Рождество Северуса Снейпа | страница 12



— Тихо-тихо, молодой человек, — я заботливо потянул его за руку, и он покорно плюхнулся на стул, на котором до этого сидел я сам. — Вам нехорошо? Что случилось?

— Да, — прошептал он, пожирая меня глазами. — Мне нехорошо. Я сошел с ума. У меня галлюцинации. Я опять его видел. Вы опять превращались в него.

— Для сумасшедшего вы рассуждаете на удивление здраво. Ни один сумасшедший не скажет, что у него галлюцинации.

— Тогда что со мной?

Совсем потерял ориентацию в пространстве, раз на полном серьезе спрашивает у своей галлюцинации, что с ним.

— Почему вы видите этого человека? Вы понимаете?

— Наверное, я хочу его видеть. Хочу, чтобы он был жив.

— Он же вас ненавидел. А вы его. Почему же является именно он? Помнится, вы говорили, что теряли более близких людей.

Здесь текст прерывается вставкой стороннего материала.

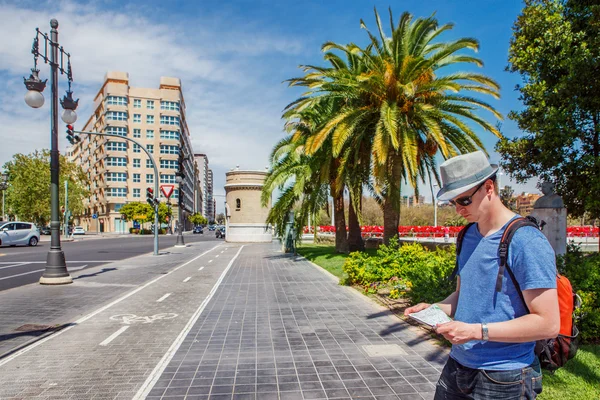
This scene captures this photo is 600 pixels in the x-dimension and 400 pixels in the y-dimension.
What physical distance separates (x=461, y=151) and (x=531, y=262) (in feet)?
39.5

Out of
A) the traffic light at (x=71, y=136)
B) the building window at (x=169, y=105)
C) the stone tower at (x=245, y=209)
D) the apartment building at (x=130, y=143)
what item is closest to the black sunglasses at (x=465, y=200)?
the traffic light at (x=71, y=136)

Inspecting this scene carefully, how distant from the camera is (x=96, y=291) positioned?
434 inches

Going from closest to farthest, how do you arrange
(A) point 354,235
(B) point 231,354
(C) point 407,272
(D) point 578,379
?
(D) point 578,379 < (B) point 231,354 < (C) point 407,272 < (A) point 354,235

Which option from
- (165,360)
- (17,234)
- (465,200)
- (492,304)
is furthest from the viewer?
(17,234)

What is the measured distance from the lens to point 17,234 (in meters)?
30.6

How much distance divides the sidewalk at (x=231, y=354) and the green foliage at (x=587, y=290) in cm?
193

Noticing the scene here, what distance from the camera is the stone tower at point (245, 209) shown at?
39.2m

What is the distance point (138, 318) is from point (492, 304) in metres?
7.06

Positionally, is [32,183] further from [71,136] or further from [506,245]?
[506,245]

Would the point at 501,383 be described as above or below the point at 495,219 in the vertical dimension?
below

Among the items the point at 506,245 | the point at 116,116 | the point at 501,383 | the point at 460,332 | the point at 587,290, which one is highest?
the point at 116,116

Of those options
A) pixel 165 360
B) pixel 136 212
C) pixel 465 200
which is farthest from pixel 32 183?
pixel 465 200

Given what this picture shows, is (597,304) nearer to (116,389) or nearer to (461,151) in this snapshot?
(116,389)

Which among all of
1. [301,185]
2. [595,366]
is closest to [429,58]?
[301,185]
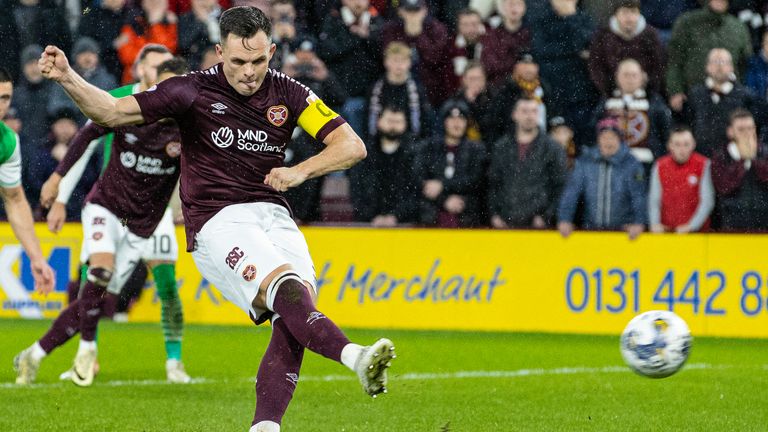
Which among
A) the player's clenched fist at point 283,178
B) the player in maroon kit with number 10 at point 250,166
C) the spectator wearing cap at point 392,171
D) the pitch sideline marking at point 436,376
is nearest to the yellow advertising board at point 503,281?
the spectator wearing cap at point 392,171

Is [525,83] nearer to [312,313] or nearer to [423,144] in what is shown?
[423,144]

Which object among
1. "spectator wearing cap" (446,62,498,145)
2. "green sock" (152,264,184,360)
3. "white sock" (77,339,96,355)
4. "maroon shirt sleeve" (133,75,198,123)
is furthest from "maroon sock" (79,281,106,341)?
"spectator wearing cap" (446,62,498,145)

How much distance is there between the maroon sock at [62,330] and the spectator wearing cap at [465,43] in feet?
21.4

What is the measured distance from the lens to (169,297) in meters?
9.73

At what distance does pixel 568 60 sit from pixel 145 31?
4.93 metres

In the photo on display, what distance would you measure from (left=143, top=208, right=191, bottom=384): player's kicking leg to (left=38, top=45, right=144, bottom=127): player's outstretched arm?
3523 millimetres

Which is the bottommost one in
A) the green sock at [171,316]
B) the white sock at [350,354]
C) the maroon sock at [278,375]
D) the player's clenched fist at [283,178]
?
the green sock at [171,316]

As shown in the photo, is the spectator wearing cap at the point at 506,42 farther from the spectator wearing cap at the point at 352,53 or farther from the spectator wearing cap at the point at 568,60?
the spectator wearing cap at the point at 352,53

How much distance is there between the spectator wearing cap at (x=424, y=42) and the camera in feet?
49.1

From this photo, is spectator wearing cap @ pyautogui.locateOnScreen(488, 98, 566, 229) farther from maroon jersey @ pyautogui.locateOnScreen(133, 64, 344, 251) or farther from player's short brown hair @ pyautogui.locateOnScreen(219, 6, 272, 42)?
player's short brown hair @ pyautogui.locateOnScreen(219, 6, 272, 42)

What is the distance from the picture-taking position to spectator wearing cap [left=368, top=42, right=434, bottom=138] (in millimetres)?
14273

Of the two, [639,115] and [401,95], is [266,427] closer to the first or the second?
[401,95]

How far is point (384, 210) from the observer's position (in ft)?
46.8

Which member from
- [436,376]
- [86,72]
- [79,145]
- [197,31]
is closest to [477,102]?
[197,31]
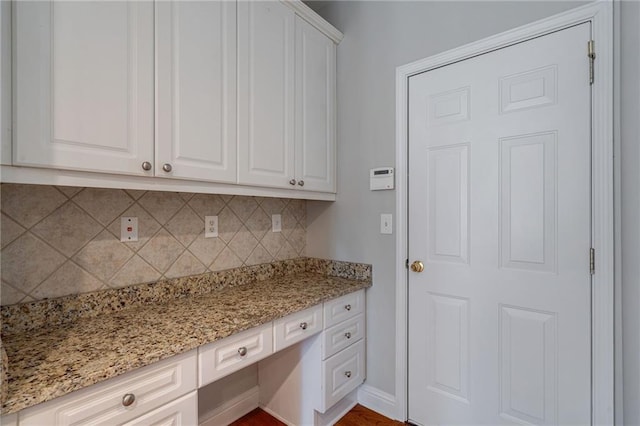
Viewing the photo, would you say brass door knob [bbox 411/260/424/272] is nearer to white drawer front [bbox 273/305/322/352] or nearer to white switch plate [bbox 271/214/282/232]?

— Я не знаю. Не знаю. Не знаю. Я хочу сказать ему… хочу ему сказать…

— Что? Говорите.

— Хочу сказать, что все могло бы быть совсем не так! Когда я учился на шестом курсе, я изучал зелья по его учебнику, там было много рукописных помет — и он словно разговаривал со мной. И это было так интересно, и я считал мальчишку, которому принадлежал учебник, кем-то вроде друга, я бы очень хотел такого друга, как он… но я не знал... я ничего не знал. Я ничего про него не знал…

— Думаете, ему было бы любопытно услышать все это? Эмоции, мистер Поттер, эмоции и глупости. Чем вы себе голову забили — и для чего? Вам нечего ему сказать. И ему вам — тоже. Все уже сказано, сделано, прожито. Он мертв. Понимаете? Он — мертв.

— Мертв. Да. Я не сумасшедший. Ни так уж много я о нем думал все это время. Просто он мне снится — и я ненавижу эти сны. В этих снах он всегда жив, а я пытаюсь что-то исправить, как-то общаться с ним, быть с ним рядом — а он отталкивает меня, игнорирует, насмехается. Кончается всегда одинаково. Я — маленький мальчик, запертый в чулане, один, совершенно один, ни жены, ни детей, ни друзей — никого. Все кругом умерли, живы только он и я; я заперт в чулане — и это он меня запер. Навсегда.

— Нервы вам нужно лечить, молодой человек.

— Кто вы такой? — в голосе не чувствовалось ни напора, ни желания знать, собственно, ничего, кроме усталости и даже какой-то обреченности.

— Простите, мне пора идти. Вы можете меня выпустить? Надеюсь хоть что-то успеть сегодняшней ночью.

— Простите меня, — он отвернулся и махнул рукой. — Если выйти на улицу, противоаппарационные барьеры уже не действуют. Счастливо Рождества.

Я нахлобучил свой колпак и, кивнув, пошел к выходу.